The mile-high city now can really be “mile high” – or can it?
Just a few days ago Denver voters approved a change in city law making consumption and possession of marijuana, in amounts up to one ounce, legal.
Of course this does not change
state or
federal law, which makes for an interesting confluence of situations when it comes to these matters.
But it does underline that attitudes are changing about this issue, and, frankly, it’s about damn time.
We spend, on average, $50 billion a year on direct drug war costs. We arrest about 1.6 million people annually for drug offenses, and imprison over 10,000.
And this ignores property crimes driven by the high price of illicit drugs, and violence caused by “turf disputes” and gang warfare – all fueled by drug money.
We tried prohibiting recreational substance use by the population in this nation once. It was called Prohibition, and it spawned organized crime gangs that continue to this day. When prohibition was repealed, the gangs shifted over to the “new” prohibition – the drugs that were left illegal and continued to be made illegal in the years to come.
When was the last time you heard of someone being shot over a bottle of whiskey?
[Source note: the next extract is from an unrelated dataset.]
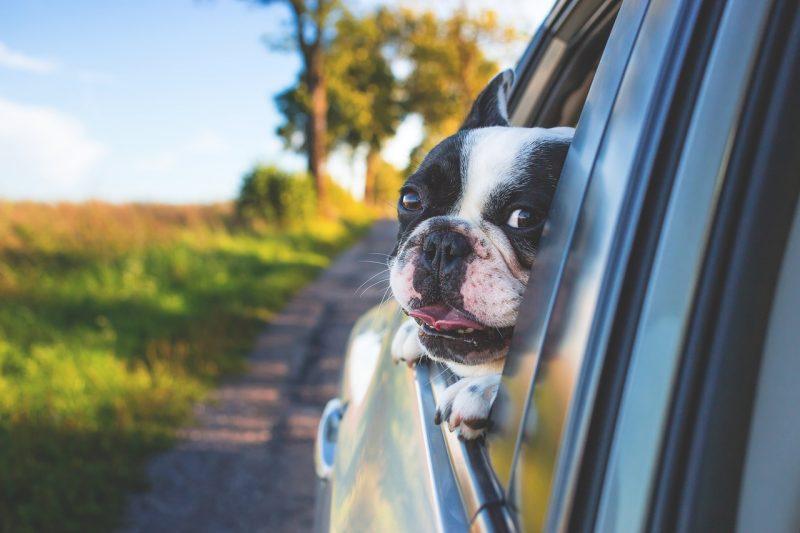 Consejos para viajar en coche con mascotas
Not over some dispute by a couple of drunks – but over the booze itself? Yet every day you can find someone killed over a drug dispute in our major cities, and the sad part is that stoned people don’t shoot very straight, so often it is an innocent, uninvolved bystander who gets killed in the crossfire.
We’ve been at this for close to 100 years, and have we stopped the drugs? No. All we’ve done is increase the number of violent offenders, radically increase the amount of property crime in the nation, and incarcerate hundreds of thousands of people for participating in a consensual adult transaction. And we’ve killed – literally – thousands who have contacted HIV and Hepatitis through IV drug abuse due to reusing syringes, because we consider this material “contraband” rather than a matter of public health.
There is a public debate that needs to be held on the wisdom if spending tens of billions of dollars on a failed policy, not to mention the underground economy that pays no taxes and yet consumes a significant part of our public services budget and the enormous cost in death and disease.